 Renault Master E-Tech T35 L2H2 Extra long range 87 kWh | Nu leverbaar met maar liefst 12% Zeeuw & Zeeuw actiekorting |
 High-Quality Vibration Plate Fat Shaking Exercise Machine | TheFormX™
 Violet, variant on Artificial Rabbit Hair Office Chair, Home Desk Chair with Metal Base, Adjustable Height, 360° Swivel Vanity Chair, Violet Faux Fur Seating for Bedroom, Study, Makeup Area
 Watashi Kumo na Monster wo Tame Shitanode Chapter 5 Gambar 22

...

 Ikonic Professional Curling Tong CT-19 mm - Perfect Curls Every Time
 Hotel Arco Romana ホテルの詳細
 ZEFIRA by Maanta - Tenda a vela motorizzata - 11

What is needed:
Copy the listing verbatim, starting at the line containing "Renault Master E-Tech" and ending after the line containing "Watashi Kumo na".

Solution:
 Renault Master E-Tech T35 L2H2 Extra long range 87 kWh | Nu leverbaar met maar liefst 12% Zeeuw & Zeeuw actiekorting |
 High-Quality Vibration Plate Fat Shaking Exercise Machine | TheFormX™
 Violet, variant on Artificial Rabbit Hair Office Chair, Home Desk Chair with Metal Base, Adjustable Height, 360° Swivel Vanity Chair, Violet Faux Fur Seating for Bedroom, Study, Makeup Area
 Watashi Kumo na Monster wo Tame Shitanode Chapter 5 Gambar 22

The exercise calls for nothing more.